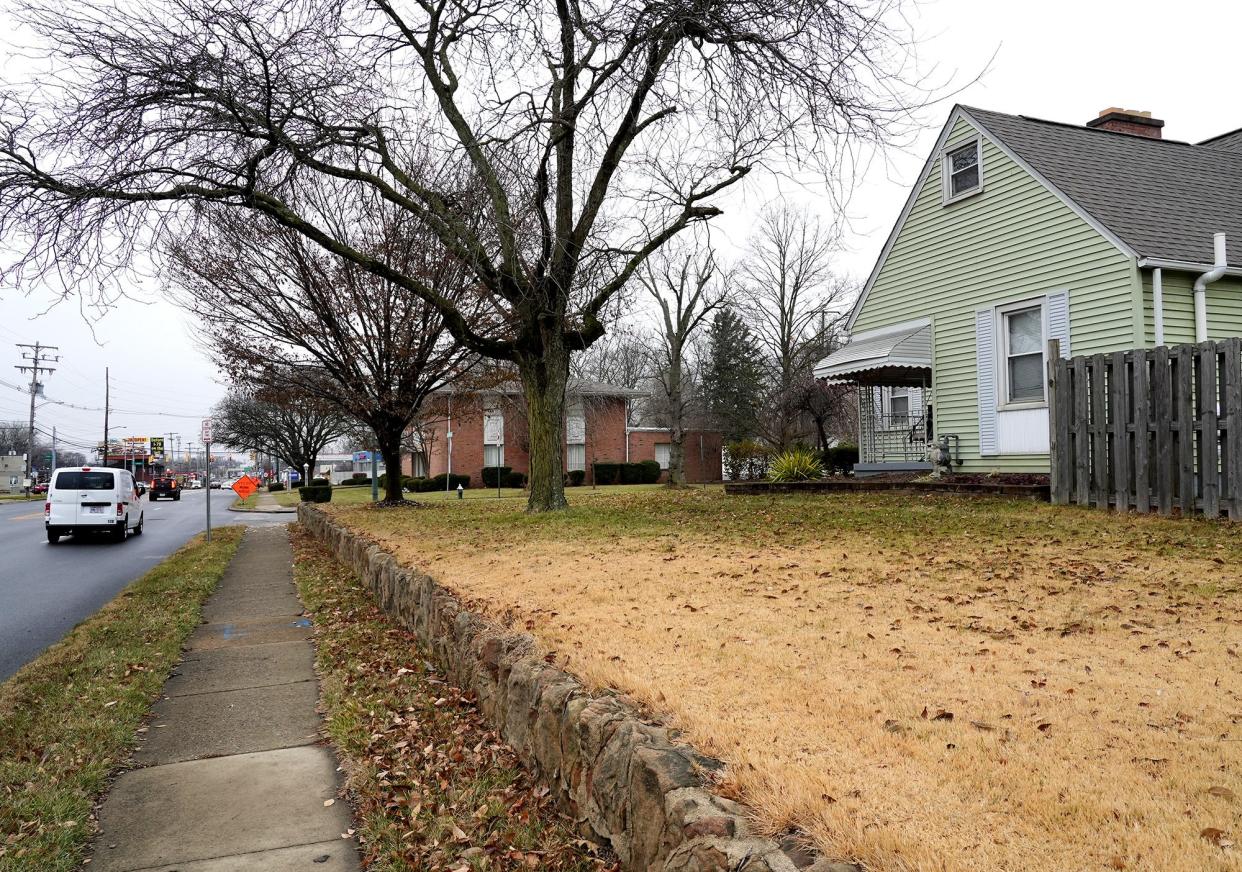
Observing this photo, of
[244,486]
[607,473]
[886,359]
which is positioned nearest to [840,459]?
[607,473]

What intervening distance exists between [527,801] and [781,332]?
133 feet

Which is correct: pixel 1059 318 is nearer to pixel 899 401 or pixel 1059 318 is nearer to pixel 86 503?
pixel 899 401

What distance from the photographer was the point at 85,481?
65.8 ft

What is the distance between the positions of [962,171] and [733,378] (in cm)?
2812

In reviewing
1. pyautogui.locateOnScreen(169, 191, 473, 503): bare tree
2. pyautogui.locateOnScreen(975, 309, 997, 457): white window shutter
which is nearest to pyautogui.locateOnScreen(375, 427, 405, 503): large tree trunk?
pyautogui.locateOnScreen(169, 191, 473, 503): bare tree

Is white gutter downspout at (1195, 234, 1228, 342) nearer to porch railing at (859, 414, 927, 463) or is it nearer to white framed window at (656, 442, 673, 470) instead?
porch railing at (859, 414, 927, 463)

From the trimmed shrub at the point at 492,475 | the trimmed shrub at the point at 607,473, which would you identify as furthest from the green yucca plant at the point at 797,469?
the trimmed shrub at the point at 492,475

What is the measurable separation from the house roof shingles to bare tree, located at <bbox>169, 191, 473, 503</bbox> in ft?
39.7

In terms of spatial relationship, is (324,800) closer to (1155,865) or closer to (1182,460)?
(1155,865)

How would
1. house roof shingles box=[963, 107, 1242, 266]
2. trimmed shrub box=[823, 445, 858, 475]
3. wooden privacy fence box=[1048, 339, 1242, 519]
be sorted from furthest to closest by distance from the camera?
trimmed shrub box=[823, 445, 858, 475] → house roof shingles box=[963, 107, 1242, 266] → wooden privacy fence box=[1048, 339, 1242, 519]

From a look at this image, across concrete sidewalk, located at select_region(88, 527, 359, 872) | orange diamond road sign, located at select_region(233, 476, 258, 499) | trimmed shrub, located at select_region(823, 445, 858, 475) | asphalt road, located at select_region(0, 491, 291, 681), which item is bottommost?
concrete sidewalk, located at select_region(88, 527, 359, 872)

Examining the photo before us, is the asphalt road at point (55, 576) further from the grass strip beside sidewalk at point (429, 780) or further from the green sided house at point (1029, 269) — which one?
the green sided house at point (1029, 269)

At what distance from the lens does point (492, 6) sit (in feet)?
37.0

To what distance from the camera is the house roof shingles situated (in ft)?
44.7
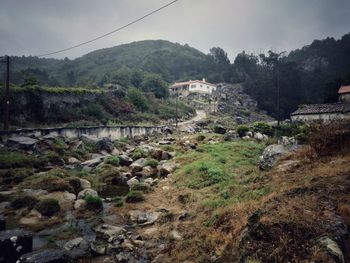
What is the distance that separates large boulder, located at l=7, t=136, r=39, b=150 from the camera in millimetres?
19297

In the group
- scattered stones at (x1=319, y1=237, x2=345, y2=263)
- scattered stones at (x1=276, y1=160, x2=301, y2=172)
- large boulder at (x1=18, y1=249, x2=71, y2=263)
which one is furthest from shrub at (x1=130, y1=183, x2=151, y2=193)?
scattered stones at (x1=319, y1=237, x2=345, y2=263)

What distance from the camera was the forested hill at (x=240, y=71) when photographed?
212ft

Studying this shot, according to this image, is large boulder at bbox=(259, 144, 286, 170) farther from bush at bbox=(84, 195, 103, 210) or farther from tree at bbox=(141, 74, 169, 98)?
tree at bbox=(141, 74, 169, 98)

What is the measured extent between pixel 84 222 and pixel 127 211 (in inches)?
67.7

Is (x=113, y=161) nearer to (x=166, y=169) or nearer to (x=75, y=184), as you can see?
(x=166, y=169)

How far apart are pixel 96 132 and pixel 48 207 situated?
58.5 feet

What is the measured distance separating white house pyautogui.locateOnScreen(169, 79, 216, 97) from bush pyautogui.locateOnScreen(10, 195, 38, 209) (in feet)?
240

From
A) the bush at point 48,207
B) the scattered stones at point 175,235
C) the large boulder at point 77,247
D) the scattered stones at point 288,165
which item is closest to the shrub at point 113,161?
the bush at point 48,207

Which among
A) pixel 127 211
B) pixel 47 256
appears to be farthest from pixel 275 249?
pixel 127 211

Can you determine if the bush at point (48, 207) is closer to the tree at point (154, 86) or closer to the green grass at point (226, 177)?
the green grass at point (226, 177)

#####

- [SHORT PROBLEM] Copy out everything word for word, from the line containing "Which among" down to the end of the records, including both.

- [SOLUTION TO THIS EXERCISE]
Which among
A) pixel 127 211
B) pixel 47 256
appears to be farthest from pixel 275 249?
pixel 127 211

Can you determine if the bush at point (48, 207) is closer to the tree at point (154, 86) or closer to the green grass at point (226, 177)?
the green grass at point (226, 177)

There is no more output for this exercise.